A Discussion of Bourgeois Equality Chapter 35 “The Dutch Preached Bourgeois Virtue”
In the mood for some Dutch history? When are you not, am I right?
If you are anything like me, your historical knowledge of Dutch history is thin. So in this chapter, Dr. McCloskey is making note of various historical events that influenced the people of the Netherlands to first esteem bourgeois virtues.
It is not just that they were traders, although she notes the people in that area had been known for trading for centuries.
In the eighth century “Frisian” was a synonym for “trader” — and for “Dutchman,” too, since the languages nowadays called Frisian and Dutch had not yet diverged (and had only recently diverged from English), and Frisia, strictly speaking, was not confined as it is now to the northern Netherlands. The Jews, the “Italians,” and the Frisians were the international traders of the Carolingian Empire around 800. (p. 326)
I definitely feel like McCloskey thinks I know more about Dutch history than I do!

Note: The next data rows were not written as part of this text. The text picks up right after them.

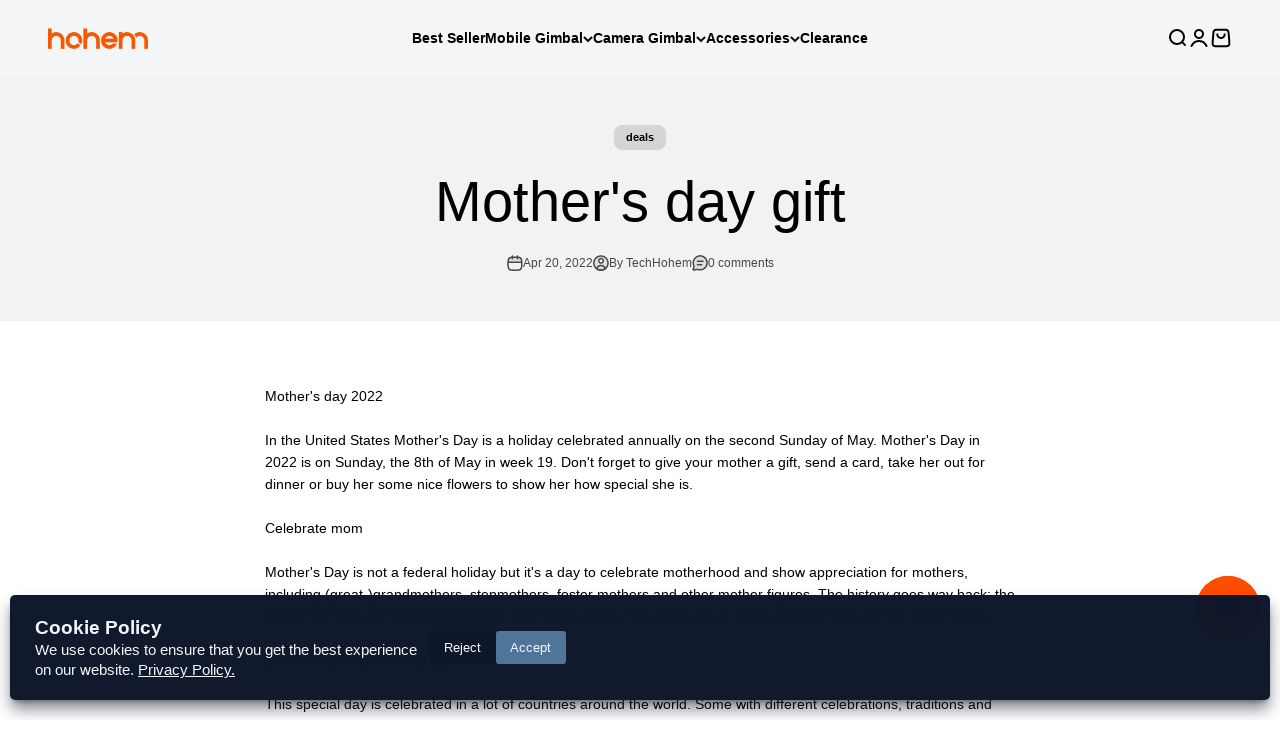

--- FILE ---
content_type: text/javascript
request_url: https://store.hohem.com/cdn/shop/t/67/assets/custom.js?v=80130500018027247411712229976
body_size: -798
content:
//# sourceMappingURL=/cdn/shop/t/67/assets/custom.js.map?v=80130500018027247411712229976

But I do follow her point that trading had been an essential part of history for the people who lived in the Netherlands area, who in English we also call the Dutch.

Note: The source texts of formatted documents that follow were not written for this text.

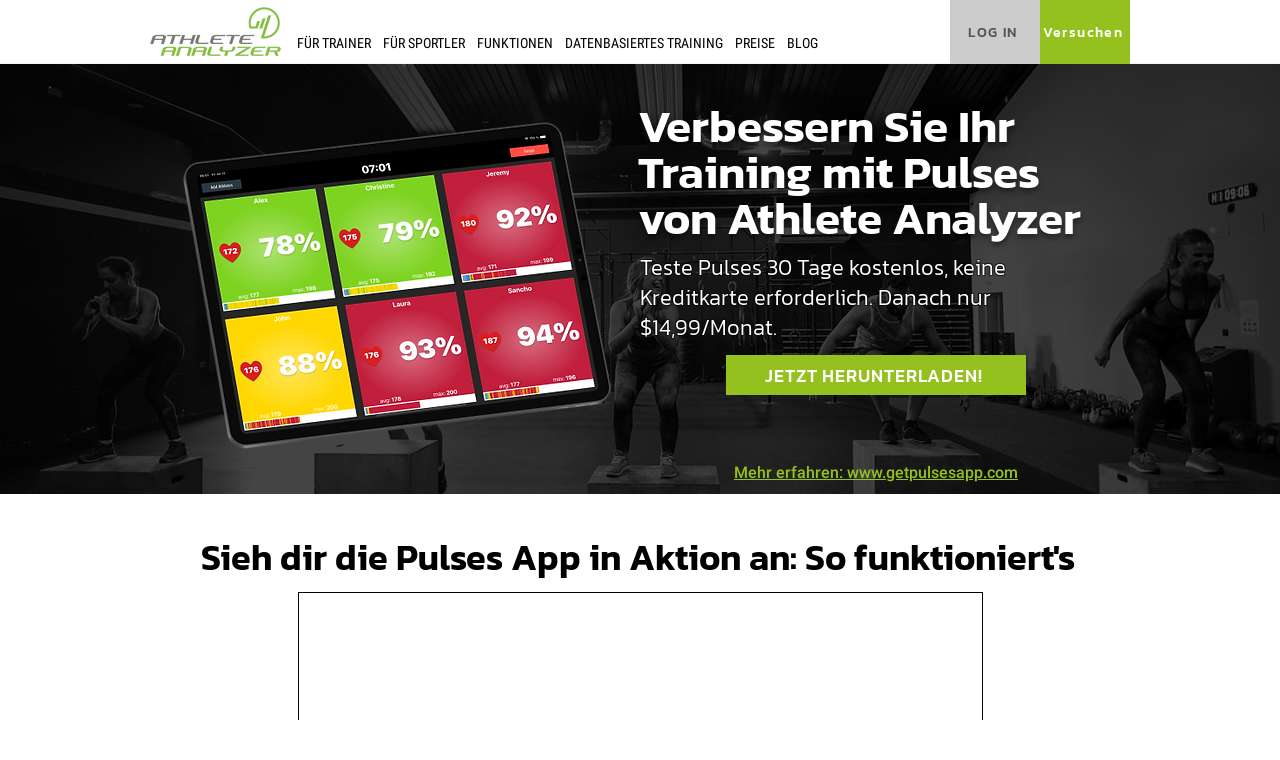

--- FILE ---
content_type: application/x-javascript
request_url: https://my.athleteanalyzer.com/Scripts/External/tracking.js
body_size: 1291
content:

var source = 'aaUtmSource';
var campaign = 'aaUtmCampaign';
var content = 'aaUtmContent';
var term = 'aaUtmTerm';
var medium = 'aaUtmMedium';
var campaignGclid = 'aaGclidCampaign';
var campaignLiFatId = 'aaLiFatIdCampaign';
var referrer = 'aaUrlReferrer';

var getParams = function () {
	var params = {};
	var parser = document.createElement('a');
	parser.href = window.location.href;
	var query = parser.search.substring(1);
	var vars = query.split('&');
	for (var i = 0; i < vars.length; i++) {
		var pair = vars[i].split('=');
		params[pair[0]] = decodeURIComponent(pair[1]);
	}
	return params;
};

function createTrackCookie(name, value, days) {
    if (days) {
        var date = new Date();
        date.setTime(date.getTime() + (days * 24 * 60 * 60 * 1000));
        var expires = "; expires=" + date.toGMTString();
    } else {
        var expires = "";
    }

    document.cookie = name + "=" + value + expires + ";domain=.athleteanalyzer.com;path=/";
}

function readCookie(name) {
    var nameEQ = name + "=";
    var ca = document.cookie.split(';');
    for (var i = 0; i < ca.length; i++) {
        var c = ca[i];
        while (c.charAt(0) === ' ') {
            c = c.substring(1, c.length);
        }
        if (c.indexOf(nameEQ) === 0) {
            return c.substring(nameEQ.length, c.length);
        }
    }
    return null;
}

function setCookies() {
	var params = getParams();

	if (params['utm_source']) {
		createTrackCookie(source, params['utm_source'], 180);
	}
	if (params['utm_campaign']) {
		createTrackCookie(campaign, params['utm_campaign'], 180);
    }

    if (params['utm_medium']) {
		createTrackCookie(medium, params['utm_medium'], 180);
    }

    if (params['utm_term']) {
		createTrackCookie(term, params['utm_term'], 180);
    }

    if (params['utm_content']) {
		createTrackCookie(term, params['utm_content'], 180);
    }

    if (params['gclid']) {
        createTrackCookie(campaignGclid, params['gclid'], 180);
    }

    if (params['li_fat_id']) {
        createTrackCookie(campaignLiFatId, params['li_fat_id'], 180);
    }

	if (document.referrer && readCookie(referrer) == null) {
		createTrackCookie(referrer, document.referrer, 180);
	}
}

setCookies();


Trading does not make a society bourgeois, however. Trading has always existed across time and in various places, but what McCloskey is focusing on is how the trading society in this area came to be the first Europeans to really value the bourgeois virtues by the fifteenth century if not before. (p. 327)
Some of the essential facts I think she thinks that I know are that the area we know as the Netherlands today was the northern Low Countries and the area we know as Belgium and Luxembourg and parts of northern France was the southern Low Countries .
All of these areas found themselves under the rule of the Spanish Empire as the 1500s and 1600s passed due to various royal marriages and other political arrangements.
This leads to the Eighty Years’ War (1568–1648). For the northern Low Countries, more or less today’s Netherlands, the war was essentially over by 1585, but they were left in an aristocratic limbo while the war did continue on to the south.
McCloskey asserts this time period allowed the rise of the bourgeois.
In the absence of a king, the big merchants and bankers were essentially ruling the country as regents (regenten), but they were not aristocrats or gentry.
Like the earlier elites of the south in Venice or Genoa, they never disdained trade. They were not in their self image soldiers or courtiers. All that the regenten shared with a literal European aristocracy was riches and political power…The offices of the regents were not literally inherited. The regents were businesslike and numerate. They were not embarrassed by their bourgeois or even lower roots…(p. 328)
Freed to focus on business matters without needing to put on airs of the court or waste time fawning over your betters, they were well positioned to grow their wealth. But this brings up another concern, were the Dutch at risk of corruption by their riches?
The question is whether Holland was in fact made worse in spirit for being so very bourgeois. In the town-hating, trade-disdaining rhetoric of some Christianity and aristocracy, and nowadays of more or less all of the clerisy, Holland would be corrupted utterly by riches…(p. 329)
This earlier way of anti-bourgeois thinking was discussed in an earlier chapter tracing the change in attitudes of the people by following the change in the definition of “honest” from being a word applied to the high born to a word applied to trustworthy businesspeople.
Honest? I do not think it means what you think it means
To answer the question if the Dutch were corrupted by their growing riches, McCloskey cites first an art historian, Simon Schama, who noted their art instead showed a people concerned with stewardship of their wealth as opposed to being debased by it. They knew there were good ways and bad ways to grow rich. (p. 329)
Further, she cites Herman Pleij who studied Dutch literature who observed “middle-class values” in the writings that centered on “practicality and utilitarianism.” (p. 330) That is, McCloskey notes, he is describing the virtue of prudence.
Adam Smith is not Responsible for Sociopath Max U
Conclusion
If you have made it this far, I am impressed and appreciative. McCloskey has two more chapters on the Dutch and their embrace of the bourgeois virtues before she turns her attention to the next section focusing on the impact of reformation, revolt and reading.
Ultimately, she is demonstrating that the attitudes of the people is what makes the difference between a society that trades and a society that can embrace the system of trade tested betterment that will allow the Great Enrichment to flourish.
The already trade focused Dutch were able to first escape the medieval mindset because of their decades without a king and aristocracy gave them the room to virtuously develop wealth.
They will be followed soon after by the British as she has explored in previous chapters.
Why It Had to Be the British Bourgeois
The key to see here is that a society has to esteem the bourgeois virtues first, which also foreshadows her eventual ultimate conclusion. If we return to disparaging these virtues, we will lose the gains of the Great Enrichment.
Reference: McCloskey, Deirdre Nansen, 2016. “The Dutch Preached Bourgeois Virtue,” Chapter 35 of Bourgeois Equality, The University of Chicago Press.